Rewrite the market commentary between "The Biden Administration" and "party on this.", inclusive, swapping every "local governments" for "municipalities".

**** Reading text ****

|10 year government bond yield||1.66%|
|30 year fixed rate mortgage||3.28%|
Stocks are higher this morning despite another disappointing unemployment filing number. Bonds and MBS are up.
Initial Jobless Claims increased to 744,000 last week. Despite the improvement in the BLS Employment Situation report, this drip, drip, drip of initial claims is worrisome.
The FOMC minutes were pretty dovish. I was interested in what drove the significant upward revision in GDP forecasts, and they primarily based it on vaccination progress, in addition to some economic reports. The stimulus measures were mentioned as well, but essentially the optimism in the economy is based on the progress made in battling COVID.
“Participants observed that the pace of the economic recovery had picked up recently and that the economy continued to show resilience in the face of the pandemic. They noted encouraging developments regarding the pandemic, including significant declines in the number of new cases, hospitalizations, and deaths over the intermeeting period as well as a pickup in the pace of vaccinations. In light of these developments as well as the extent of the recent fiscal policy support, participants significantly revised up their projections for real GDP growth this year compared with the projections they submitted last December. They noted, however, that economic activity and employment were currently well below levels consistent with maximum employment.”
In terms of consumer spending, the Fed noted that consumption had risen this year, however spending on services has been weak. They mentioned the high consumer savings rate and expect that this represents pent-up demand that will be released later in the year as social distancing restrictions are removed.
They noted that the labor market improved recently, however there is a lot of work to do in order to get back to normalcy.
“Participants observed that labor market conditions had improved recently, as payroll employment registered strong gains in February and the unemployment rate fell to 6.2 percent. Even so, payroll employment was about 9.5 million jobs below its pre-pandemic level, and labor market conditions for those in the most disadvantaged communities were viewed as lagging behind those of other households. Moreover, participants noted that employment in the leisure and hospitality sector was still down substantially from its pre-pandemic level despite a sharp rebound in February. Participants generally expected strong job gains to continue over coming months and into the medium term, supported by accommodative fiscal and monetary policies as well as by continued progress on vaccinations, further reopening of sectors most affected by the pandemic, and the associated recovery in economic activity. However, participants noted that the economy was far from achieving the Committee’s broad-based and inclusive goal of maximum employment.”
Finally, they discussed the increased inflation numbers. It turns out that the 2%+ PCE inflation forecast for the rest of the year is being driven primarily by exceptionally weak inflation numbers in the spring and summer of 2020. As things return to normalcy, the year-over-year comparisons will be exaggerated. In other words, a 2.3% or 2.4% PCE reading should be nothing for the bond market to freak out over.
Overall, the minutes were interpreted as dovish, particularly the sentence that the economy was “far from” achieving the goal of maximum employment.
The MBA’s Mortgage Credit Availability Index improved last month, driven by improvement in low FICO and high LTV products. I wonder if this was driven by the announcement by the GSEs that they will begin limiting these products and bankers are trying to get these loans done before the window closes. We are still way below where we were pre-COVID, however.
The Biden Administration is planning to help ease the housing shortage by providing incentives to local governments to permit apartment buildings in areas zoned for single-family residences only. Essentially, if local governments ease zoning restrictions, they will get grants from the Federal government for building schools, etc. This is being trumpeted by the Administration as “all carrot, no stick” however that doesn’t mean that HUD won’t be back suing local governments under the AFFH argument. Ultimately this comes down to how much the local governments need the money.
Speaking of the Biden Admin, he is “willing to negotiate” on the higher corporate tax rate. It sounds like he is getting some push-back from people in his own party on this.

**** Information given ****

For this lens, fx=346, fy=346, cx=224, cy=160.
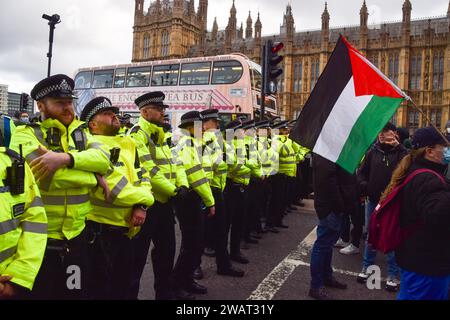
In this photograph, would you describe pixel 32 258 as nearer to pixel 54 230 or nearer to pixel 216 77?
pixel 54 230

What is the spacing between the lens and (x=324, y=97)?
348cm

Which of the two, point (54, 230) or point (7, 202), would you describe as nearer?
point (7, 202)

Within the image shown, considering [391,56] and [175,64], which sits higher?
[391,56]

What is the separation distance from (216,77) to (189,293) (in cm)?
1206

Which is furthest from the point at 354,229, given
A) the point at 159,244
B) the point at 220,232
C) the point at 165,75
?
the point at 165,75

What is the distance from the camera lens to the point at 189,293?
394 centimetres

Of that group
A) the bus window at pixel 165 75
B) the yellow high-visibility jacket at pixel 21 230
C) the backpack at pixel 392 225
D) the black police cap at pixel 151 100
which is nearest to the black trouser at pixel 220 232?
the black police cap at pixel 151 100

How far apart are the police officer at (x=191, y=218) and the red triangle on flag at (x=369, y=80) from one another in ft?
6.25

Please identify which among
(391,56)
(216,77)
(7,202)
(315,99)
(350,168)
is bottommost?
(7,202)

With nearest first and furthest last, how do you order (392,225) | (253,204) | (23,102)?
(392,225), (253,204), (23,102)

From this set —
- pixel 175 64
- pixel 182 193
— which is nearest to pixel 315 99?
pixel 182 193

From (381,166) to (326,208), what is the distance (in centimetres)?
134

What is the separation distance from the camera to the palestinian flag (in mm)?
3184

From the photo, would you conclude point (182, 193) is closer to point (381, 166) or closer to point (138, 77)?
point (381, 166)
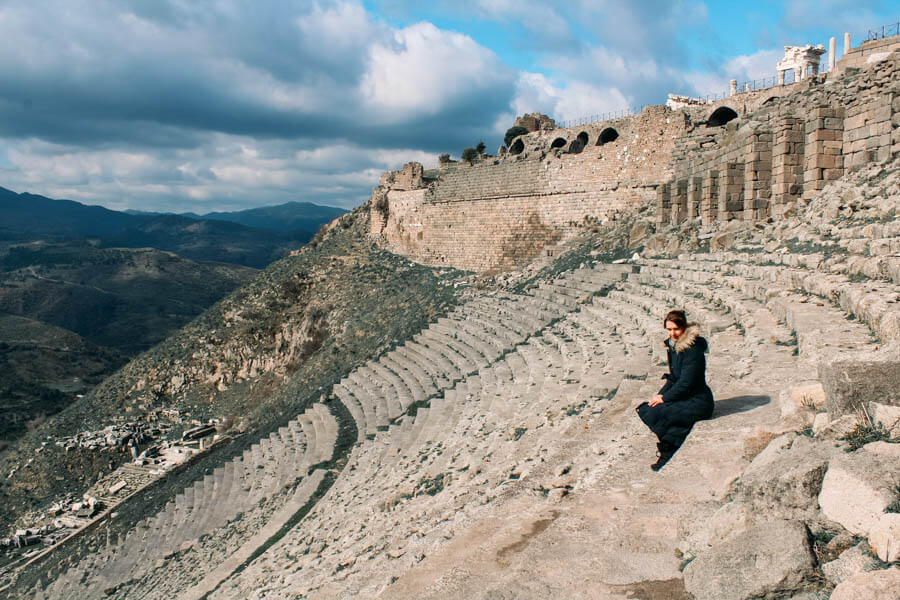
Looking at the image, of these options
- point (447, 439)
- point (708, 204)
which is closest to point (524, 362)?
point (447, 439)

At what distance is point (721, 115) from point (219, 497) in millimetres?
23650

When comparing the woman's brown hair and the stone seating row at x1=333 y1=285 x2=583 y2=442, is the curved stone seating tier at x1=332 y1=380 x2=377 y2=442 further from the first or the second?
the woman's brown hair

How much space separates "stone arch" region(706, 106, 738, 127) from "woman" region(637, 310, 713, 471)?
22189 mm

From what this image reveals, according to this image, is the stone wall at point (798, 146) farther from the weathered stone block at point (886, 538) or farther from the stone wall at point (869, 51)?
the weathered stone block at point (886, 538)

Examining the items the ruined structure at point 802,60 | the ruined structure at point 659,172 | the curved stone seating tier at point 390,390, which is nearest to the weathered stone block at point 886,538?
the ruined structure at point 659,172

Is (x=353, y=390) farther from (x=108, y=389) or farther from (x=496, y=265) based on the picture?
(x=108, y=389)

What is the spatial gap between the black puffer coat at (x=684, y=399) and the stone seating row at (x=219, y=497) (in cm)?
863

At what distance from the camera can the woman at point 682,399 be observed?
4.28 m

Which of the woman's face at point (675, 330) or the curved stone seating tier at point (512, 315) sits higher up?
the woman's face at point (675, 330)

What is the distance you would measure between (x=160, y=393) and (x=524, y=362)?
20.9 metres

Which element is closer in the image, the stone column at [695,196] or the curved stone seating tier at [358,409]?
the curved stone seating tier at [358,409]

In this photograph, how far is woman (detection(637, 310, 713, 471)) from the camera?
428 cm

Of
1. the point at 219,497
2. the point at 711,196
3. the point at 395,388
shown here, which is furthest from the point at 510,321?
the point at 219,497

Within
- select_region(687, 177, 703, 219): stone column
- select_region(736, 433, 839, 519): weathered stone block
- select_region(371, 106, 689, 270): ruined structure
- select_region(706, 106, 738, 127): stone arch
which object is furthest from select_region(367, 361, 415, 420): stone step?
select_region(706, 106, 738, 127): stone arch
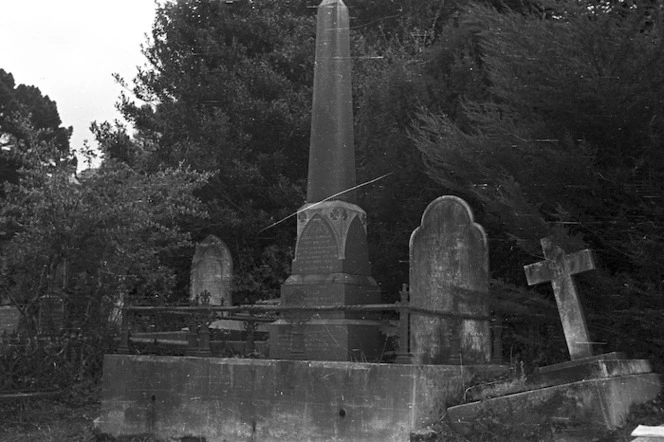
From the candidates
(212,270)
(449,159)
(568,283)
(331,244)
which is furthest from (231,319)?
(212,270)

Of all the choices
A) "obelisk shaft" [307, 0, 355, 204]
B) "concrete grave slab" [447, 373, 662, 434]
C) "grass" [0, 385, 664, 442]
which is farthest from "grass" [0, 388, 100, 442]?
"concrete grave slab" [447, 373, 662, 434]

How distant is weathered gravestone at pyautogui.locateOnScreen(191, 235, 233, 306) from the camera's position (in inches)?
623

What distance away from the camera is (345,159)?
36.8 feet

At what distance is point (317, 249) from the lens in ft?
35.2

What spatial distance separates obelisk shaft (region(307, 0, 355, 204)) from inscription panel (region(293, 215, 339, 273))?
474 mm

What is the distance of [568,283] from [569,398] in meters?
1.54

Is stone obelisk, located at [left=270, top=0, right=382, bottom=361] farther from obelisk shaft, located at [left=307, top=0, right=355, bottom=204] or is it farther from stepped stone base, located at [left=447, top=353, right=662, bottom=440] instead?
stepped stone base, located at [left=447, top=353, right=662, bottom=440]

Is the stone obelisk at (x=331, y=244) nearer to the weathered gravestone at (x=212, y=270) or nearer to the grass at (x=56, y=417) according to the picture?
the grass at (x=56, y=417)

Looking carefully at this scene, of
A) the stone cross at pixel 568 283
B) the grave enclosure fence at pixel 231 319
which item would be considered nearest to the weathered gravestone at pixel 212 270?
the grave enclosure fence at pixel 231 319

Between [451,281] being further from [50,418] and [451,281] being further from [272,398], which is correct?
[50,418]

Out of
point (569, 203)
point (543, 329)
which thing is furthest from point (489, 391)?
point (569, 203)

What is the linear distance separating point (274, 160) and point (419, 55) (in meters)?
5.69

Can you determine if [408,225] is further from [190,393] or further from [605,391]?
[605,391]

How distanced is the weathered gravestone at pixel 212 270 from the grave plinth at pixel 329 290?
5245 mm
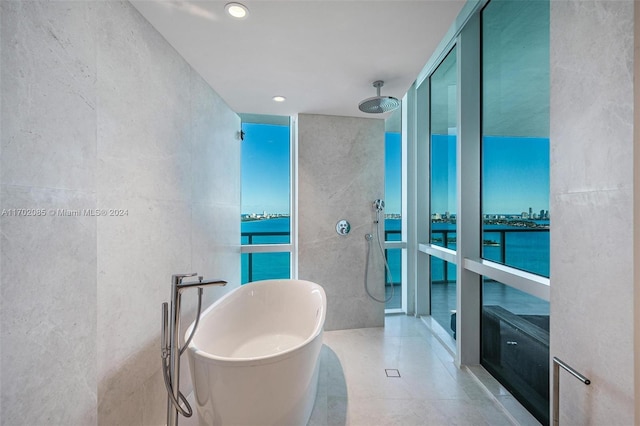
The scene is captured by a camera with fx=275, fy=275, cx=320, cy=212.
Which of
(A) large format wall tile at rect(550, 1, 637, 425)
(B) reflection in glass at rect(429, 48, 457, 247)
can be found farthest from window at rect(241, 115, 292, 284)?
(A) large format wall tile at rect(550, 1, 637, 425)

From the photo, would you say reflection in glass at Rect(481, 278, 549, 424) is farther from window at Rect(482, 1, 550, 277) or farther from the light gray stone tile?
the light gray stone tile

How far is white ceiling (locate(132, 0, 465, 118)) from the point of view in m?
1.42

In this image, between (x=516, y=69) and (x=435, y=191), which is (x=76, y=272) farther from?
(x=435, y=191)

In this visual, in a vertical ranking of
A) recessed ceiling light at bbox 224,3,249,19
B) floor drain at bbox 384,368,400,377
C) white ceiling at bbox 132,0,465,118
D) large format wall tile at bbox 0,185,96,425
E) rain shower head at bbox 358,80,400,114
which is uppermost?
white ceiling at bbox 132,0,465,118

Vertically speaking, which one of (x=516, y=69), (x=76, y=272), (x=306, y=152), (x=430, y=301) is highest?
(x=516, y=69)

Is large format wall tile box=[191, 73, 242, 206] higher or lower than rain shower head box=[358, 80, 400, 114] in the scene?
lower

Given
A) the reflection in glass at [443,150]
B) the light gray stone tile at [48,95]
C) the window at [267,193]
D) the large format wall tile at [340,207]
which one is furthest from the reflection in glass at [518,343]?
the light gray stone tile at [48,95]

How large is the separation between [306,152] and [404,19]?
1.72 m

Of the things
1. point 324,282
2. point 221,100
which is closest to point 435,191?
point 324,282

****

**Reply to the exercise**
The Biden Administration is planning to help ease the housing shortage by providing incentives to municipalities to permit apartment buildings in areas zoned for single-family residences only. Essentially, if municipalities ease zoning restrictions, they will get grants from the Federal government for building schools, etc. This is being trumpeted by the Administration as “all carrot, no stick” however that doesn’t mean that HUD won’t be back suing municipalities under the AFFH argument. Ultimately this comes down to how much the municipalities need the money.
Speaking of the Biden Admin, he is “willing to negotiate” on the higher corporate tax rate. It sounds like he is getting some push-back from people in his own party on this.